--- Data ---
Start of Block
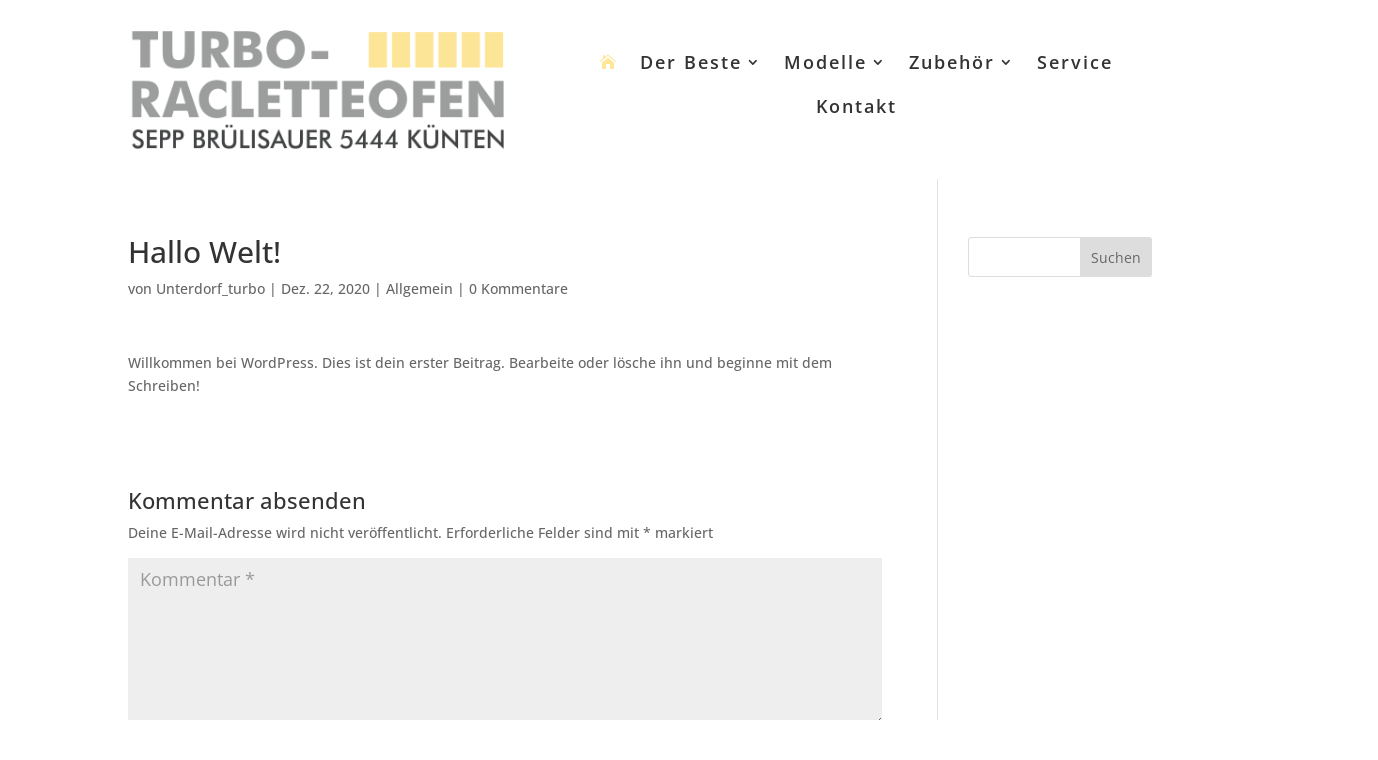

--- FILE ---
content_type: text/css
request_url: https://turbo-racletteofen.ch/wp-content/uploads/wtfdivi/wp_head.css?ver=1636313718
body_size: 9
content:
.et_pb_gallery_grid .et_pb_gallery_image{box-sizing:border-box;border:1px solid #e5e5e5}.et_pb_slide_description{float:left !important;padding-left:100px !important}.et_pb_slide_image{right:100px}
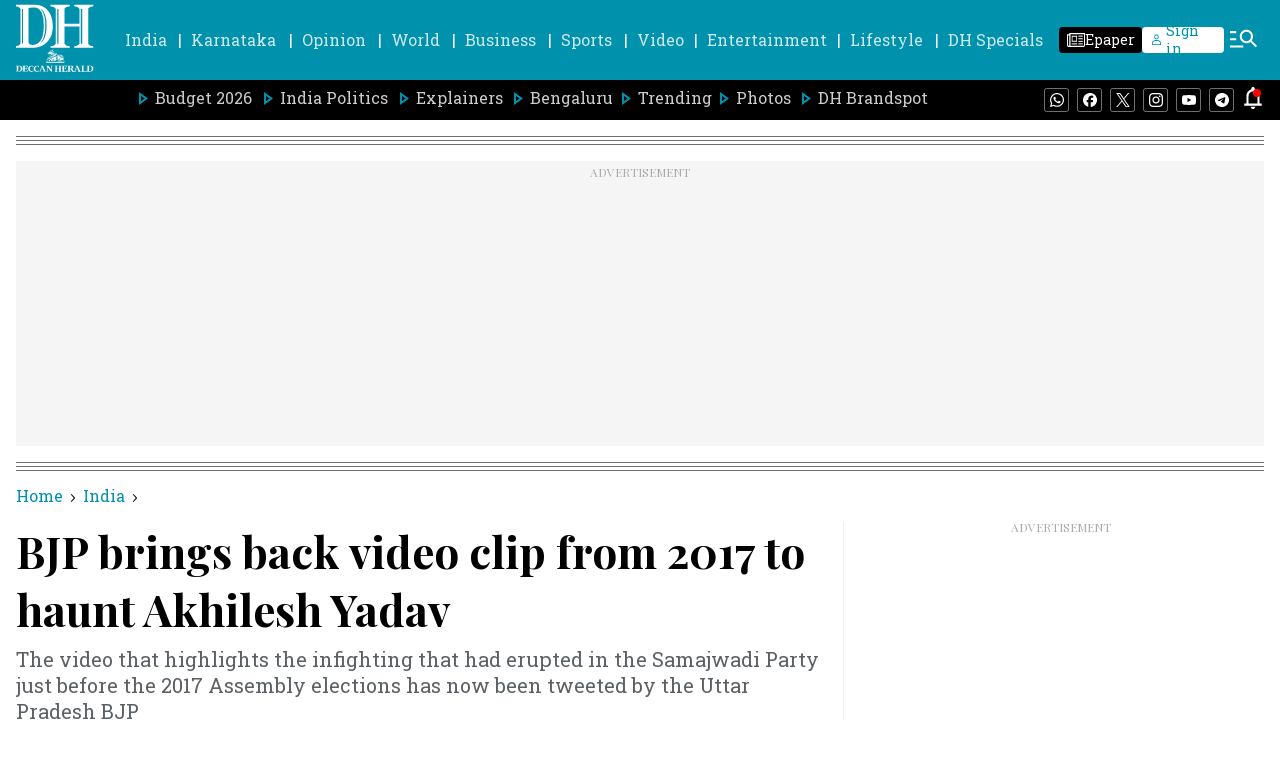

--- FILE ---
content_type: text/html; charset=utf-8
request_url: https://www.google.com/recaptcha/api2/aframe
body_size: 264
content:
<!DOCTYPE HTML><html><head><meta http-equiv="content-type" content="text/html; charset=UTF-8"></head><body><script nonce="4iSdnCblgufhkDDO3dc6lQ">/** Anti-fraud and anti-abuse applications only. See google.com/recaptcha */ try{var clients={'sodar':'https://pagead2.googlesyndication.com/pagead/sodar?'};window.addEventListener("message",function(a){try{if(a.source===window.parent){var b=JSON.parse(a.data);var c=clients[b['id']];if(c){var d=document.createElement('img');d.src=c+b['params']+'&rc='+(localStorage.getItem("rc::a")?sessionStorage.getItem("rc::b"):"");window.document.body.appendChild(d);sessionStorage.setItem("rc::e",parseInt(sessionStorage.getItem("rc::e")||0)+1);localStorage.setItem("rc::h",'1769796897478');}}}catch(b){}});window.parent.postMessage("_grecaptcha_ready", "*");}catch(b){}</script></body></html>

--- FILE ---
content_type: text/javascript; charset=utf-8
request_url: https://comment.deccanherald.com/api/story/count.js?callback=CoralCount.setCount&id=c662f04d-d787-40b6-915e-a8416b82ef94&ref=aHR0cHM6Ly93d3cuZGVjY2FuaGVyYWxkLmNvbS9pbmRpYS9ianAtYnJpbmdzLWJhY2stdmlkZW8tY2xpcC1mcm9tLTIwMTctdG8taGF1bnQtYWtoaWxlc2gteWFkYXYtMTA1Mzk3NS5odG1s&url=https%3A%2F%2Fwww.deccanherald.com%2Findia%2Fbjp-brings-back-video-clip-from-2017-to-haunt-akhilesh-yadav-1053975.html
body_size: 259
content:
/**/ typeof CoralCount.setCount === 'function' && CoralCount.setCount({"ref":"aHR0cHM6Ly93d3cuZGVjY2FuaGVyYWxkLmNvbS9pbmRpYS9ianAtYnJpbmdzLWJhY2stdmlkZW8tY2xpcC1mcm9tLTIwMTctdG8taGF1bnQtYWtoaWxlc2gteWFkYXYtMTA1Mzk3NS5odG1s","countHtml":"<span class=\"coral-count-number\">COMMENT_COUNT</span>","textHtml":"<span class=\"coral-count-text\">Comments</span>","count":0,"id":null});

--- FILE ---
content_type: application/javascript; charset=utf-8
request_url: https://fundingchoicesmessages.google.com/f/AGSKWxXAeT-UfLKJ4h8pAZISwHq1Tne_W58y-aQ1x63q5rUS2fTQ1ChCG3sKxNTE7rciOOcbxunrrftdIB55BrHrwf9RGbhMOlH3dQbdukpvYB0dyEiO4lqvAsJ6XIo_fQv2K2N9tcnnoqbNiGxC7YafTkudV60VGXKAIKVOvHwI0WTNyTZeKBzX-zSjbnDR/_/ads/fb-/collections/ads-/admarker_?banner.id=/getads.
body_size: -1284
content:
window['131f7c82-154e-467d-abe9-a5c867753318'] = true;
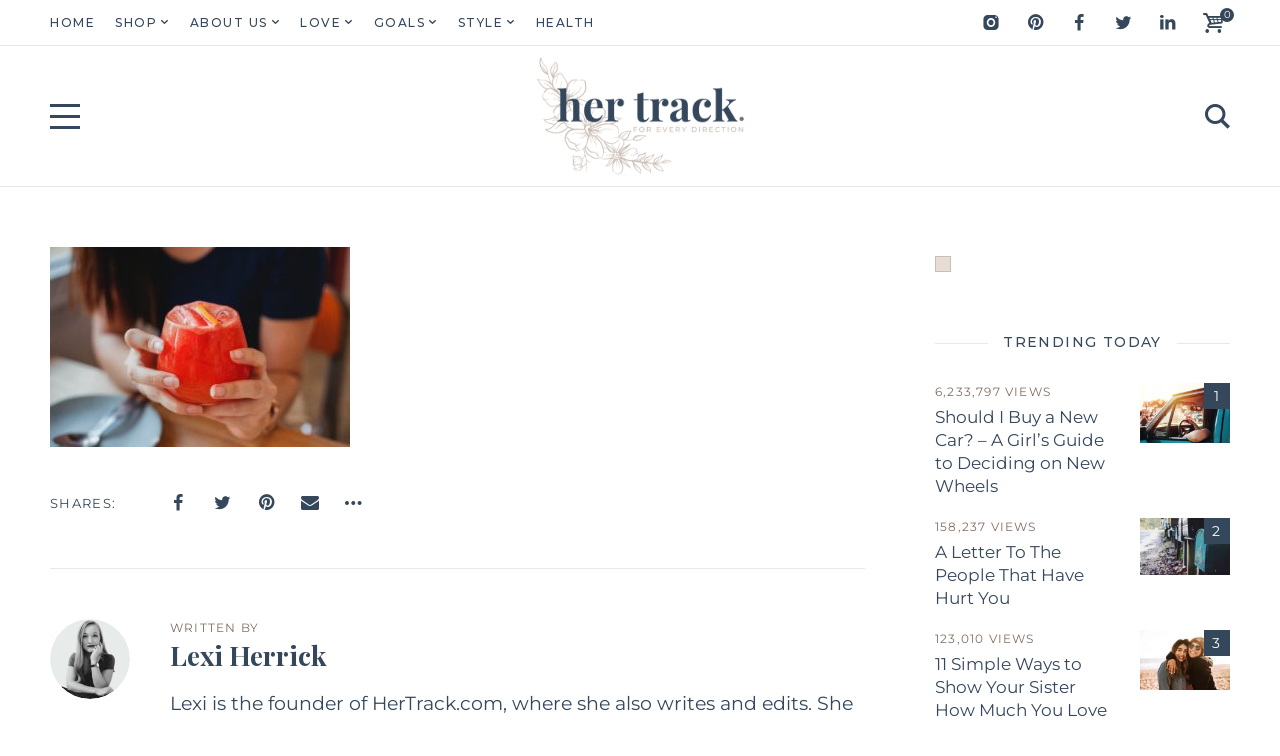

--- FILE ---
content_type: text/css
request_url: https://hb.wpmucdn.com/hertrack.com/3c4c1c05-43db-45f9-8ba7-156c8dedcb52.css
body_size: -255
content:
/**handles:yaffo-child**/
End of Block
Go through the entries above and copy every line containing "javascript".

content_type: text/javascript; charset=utf-8
content_type: application/javascript; charset=utf-8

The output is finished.